Dr. Daniel Kenigsberg returned to his land in Fairfield, Connecticut, to meet a house he never built. It had been 5 years since he had been around and things looked remarkably different, almost unrecognizable.
But now, a three-storey building, still under construction, stood majestically on the previously wooded property. The house was being constructed by 51 Sky Top Partners LLC, who had documents to prove their ownership of the land. They had purchased the house for a fee of $350,000. Once the house was completed, it would be handed over to a new owner for $1.5 million.
Dr. Kenigsberg couldn’t believe his eyes. The land had been his for over three decades. It was one of his most prized assets and proof of his heartfelt connection to Connecticut, the land of his birth and where he grew up as a child.
He had lived in another house which he later sold off, just next to the lot for many years. This land was the family’s only link and testament to their Connecticut history.
His father had bought the land in 1953 for $5,000 before passing it on to him. He, in turn, had plans to hand over the property to his children.
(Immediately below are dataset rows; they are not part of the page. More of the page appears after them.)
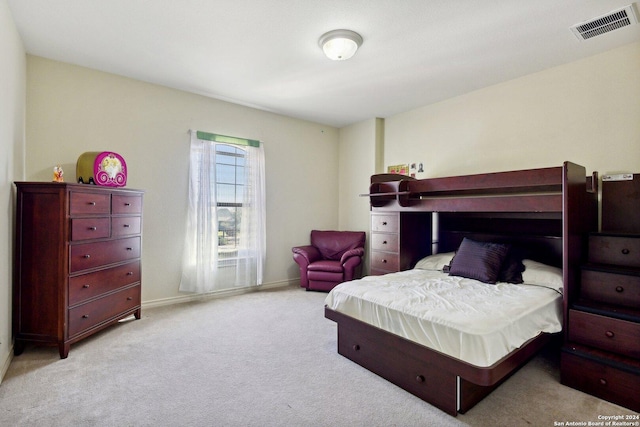 bedroom featuring light carpet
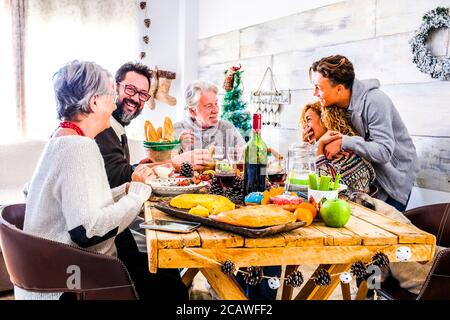 Famille et amis à la maison manger et s'amuser pendant fête de noël - table et décoration et joyeux les gens ensemble appréciant le christ Banque D'Images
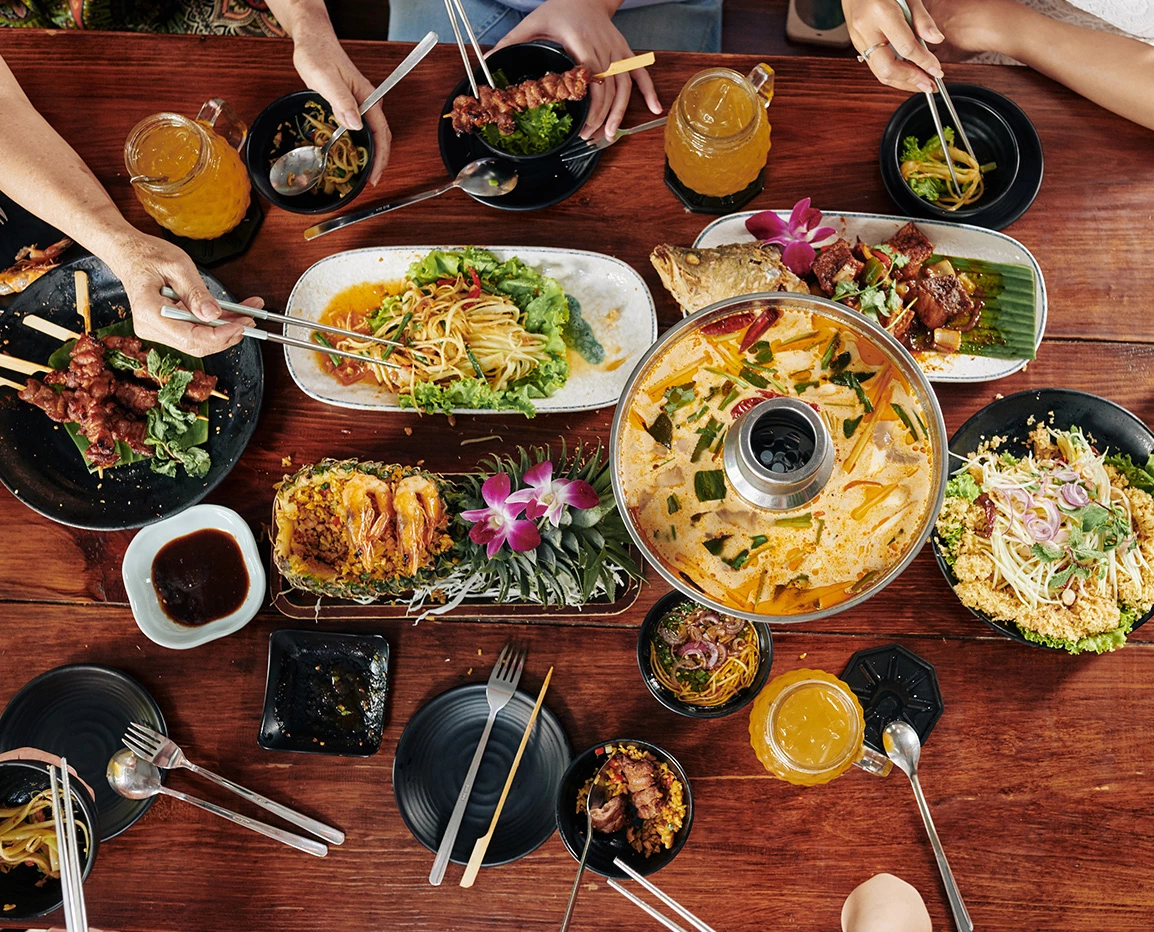 a group of people eating food at a table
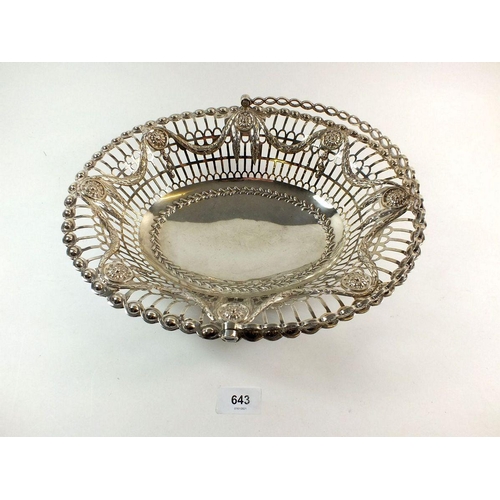 643 - A large silver cake basket with embossed swag decoration, London 1773, by Richard Mills, 675g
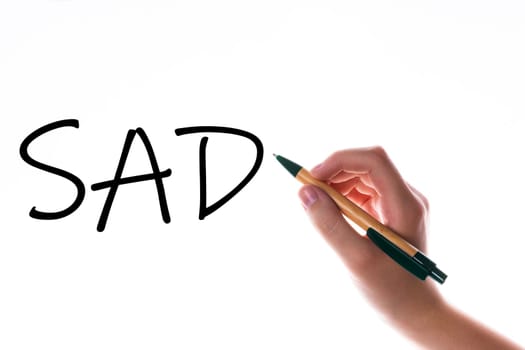 Children hand with pen write on a blue white background. Writing hand. Word SAD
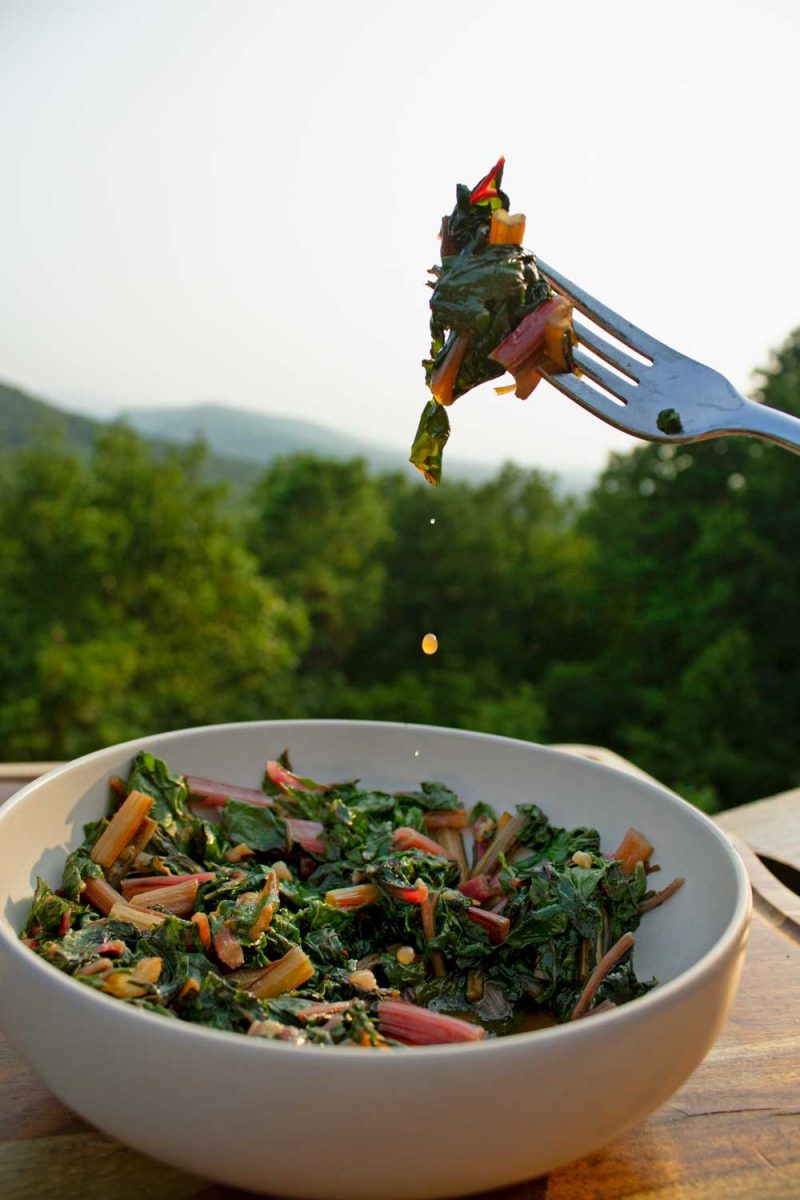 Easy Swiss Chard in bowl with a bite on fork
If not for anything else but to preserve his father’s legacy and perpetuate his fondness for The Nutmeg State.
He had been out of town for 5 years until he ran into a childhood friend who mentioned a house under construction on his property. “They’re doing what?” was Kenigsberg’s reaction to his friend’s comment. “I own that and I never sold it,” he added.
He had to come to see for himself. As he approached the area, a towering soon-to-be-sold structure sitting on the land confirmed his fears. The building had been erected with much confidence. Obviously, the developer had been scammed by some fraudster.
Dr. Kenigsberg has sought the intervention of the courts to reclaim his land. While he believes that the developers were also victims of the scam, he is sure that they didn’t do their due diligence in verifying its ownership.
Dr. Kenigsberg’s attorney threw more light on the scam. “It looks like somebody from South Africa reached out to maybe the broker and maybe Attorney Monelli,” he reported.
The transfer title suggests that Dr. Kenigsberg endorsed the sale from his residence in South Africa. However, the doctor had never set foot on the shores of the African nation. Never did he sign off on its sale.
The defendants in Dr. Kenigsberg’s lawsuit are the developer, Sky Top Partners, and their lawyer, Anthony Monelli, under whose guidance they made the unfortunate purchase.
The lawsuit is praying for the court to set aside the deed transfer and authorize the demolition of the structure. Until the court decides, construction on the property will be put on hold.
This incident can serve as a reminder of the delicate nature of property rights and transfer. Also to raise our guard against smooth criminals in the real estate arena who will go to whatever length to perpetrate fraud. Meanwhile, the Fairfield Police are following whatever trail they can find to trace the fraudster involved.